Similarity and Link Prediction

algo.jaccard

Property Value

Procedure

algo.jaccard

Category

Similarity

Complexity

CPU

Min Args

1

Max Args

4

Syntax

CALL algo.jaccard(node [, relTypes, direction, cutoff])
YIELD node1, node2, similarity

Parameters

Parameter Type Required Default Description

node

Vertex

Yes

Source vertex to compare against all others

relTypes

String

No

all types

Comma-separated relationship types

direction

String

No

"BOTH"

Traversal direction: "IN", "OUT", or "BOTH"

cutoff

Double

No

0.0

Minimum similarity threshold; pairs below are excluded

Yield Fields

Field Type Description

node1

RID

Source vertex identity

node2

RID

Compared vertex identity

similarity

Double

Jaccard similarity: |N(src) ∩ N(v)| / |N(src) ∪ N(v)|

Description

Computes the Jaccard similarity between the given source vertex and all other vertices, based on neighborhood overlap. Formula: similarity = |N(src) ∩ N(v)| / |N(src) ∪ N(v)|. Pairs with similarity below cutoff are filtered out.

__Exercise A__
Put the records, from their start up to and including the line containing "[251,128,260,132]", into a two-column CSV with the header names input and output. Write one row per record, put each field in quotation marks, and replace line breaks with spaces.

__Given records__

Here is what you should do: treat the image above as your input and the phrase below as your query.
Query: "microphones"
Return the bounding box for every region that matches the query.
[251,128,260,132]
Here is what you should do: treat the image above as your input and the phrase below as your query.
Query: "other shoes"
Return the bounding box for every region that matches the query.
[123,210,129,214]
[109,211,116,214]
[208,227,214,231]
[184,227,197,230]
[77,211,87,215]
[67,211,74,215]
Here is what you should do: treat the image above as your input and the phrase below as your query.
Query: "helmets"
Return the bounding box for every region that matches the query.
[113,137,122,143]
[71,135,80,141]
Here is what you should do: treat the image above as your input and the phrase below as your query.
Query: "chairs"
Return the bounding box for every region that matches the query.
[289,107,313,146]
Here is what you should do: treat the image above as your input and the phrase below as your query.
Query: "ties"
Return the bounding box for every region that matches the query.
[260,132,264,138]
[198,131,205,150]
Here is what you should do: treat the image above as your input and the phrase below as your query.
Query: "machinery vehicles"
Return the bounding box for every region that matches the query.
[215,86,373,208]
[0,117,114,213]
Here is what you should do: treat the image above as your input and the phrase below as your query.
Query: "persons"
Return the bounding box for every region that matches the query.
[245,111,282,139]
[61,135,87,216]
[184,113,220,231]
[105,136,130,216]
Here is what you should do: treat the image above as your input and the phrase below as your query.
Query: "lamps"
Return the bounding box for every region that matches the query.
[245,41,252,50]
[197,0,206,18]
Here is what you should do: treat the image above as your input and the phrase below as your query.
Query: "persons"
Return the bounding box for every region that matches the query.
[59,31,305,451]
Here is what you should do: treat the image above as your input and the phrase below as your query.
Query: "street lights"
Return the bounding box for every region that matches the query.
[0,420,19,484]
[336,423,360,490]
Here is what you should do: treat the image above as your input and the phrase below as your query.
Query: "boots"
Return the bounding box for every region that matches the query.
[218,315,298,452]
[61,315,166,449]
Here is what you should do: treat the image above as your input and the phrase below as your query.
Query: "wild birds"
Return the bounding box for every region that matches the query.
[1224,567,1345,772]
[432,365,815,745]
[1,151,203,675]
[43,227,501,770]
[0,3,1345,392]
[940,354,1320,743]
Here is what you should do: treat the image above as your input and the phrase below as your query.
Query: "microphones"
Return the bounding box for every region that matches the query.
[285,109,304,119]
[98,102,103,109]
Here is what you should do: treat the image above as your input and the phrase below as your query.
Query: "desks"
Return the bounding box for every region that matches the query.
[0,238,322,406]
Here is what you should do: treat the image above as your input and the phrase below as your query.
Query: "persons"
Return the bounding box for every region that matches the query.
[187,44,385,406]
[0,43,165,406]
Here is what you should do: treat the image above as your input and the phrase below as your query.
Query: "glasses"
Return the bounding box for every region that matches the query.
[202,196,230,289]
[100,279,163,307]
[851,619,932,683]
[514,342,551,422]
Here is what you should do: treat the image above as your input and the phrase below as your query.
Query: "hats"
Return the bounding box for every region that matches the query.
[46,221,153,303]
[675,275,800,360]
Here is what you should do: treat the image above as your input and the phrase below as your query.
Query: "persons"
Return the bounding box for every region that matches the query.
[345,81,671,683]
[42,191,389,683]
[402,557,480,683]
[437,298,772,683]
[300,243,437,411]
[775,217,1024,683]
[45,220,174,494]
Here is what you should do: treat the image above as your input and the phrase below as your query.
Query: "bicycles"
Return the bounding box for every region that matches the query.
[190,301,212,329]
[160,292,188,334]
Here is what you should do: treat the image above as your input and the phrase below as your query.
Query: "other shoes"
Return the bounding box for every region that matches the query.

__Exercise B__
Rewrite the passage of the algo.jaccard reference page from "Computes the Jaccard" up to and including "are filtered out.", changing "source vertex" to "reference vertex".

__Expected answer A__
input,output
"Here is what you should do: treat the image above as your input and the phrase below as your query. Query: ""microphones"" Return the bounding box for every region that matches the query.","[251,128,260,132]"

__Expected answer B__
Computes the Jaccard similarity between the given reference vertex and all other vertices, based on neighborhood overlap. Formula: similarity = |N(src) ∩ N(v)| / |N(src) ∪ N(v)|. Pairs with similarity below cutoff are filtered out.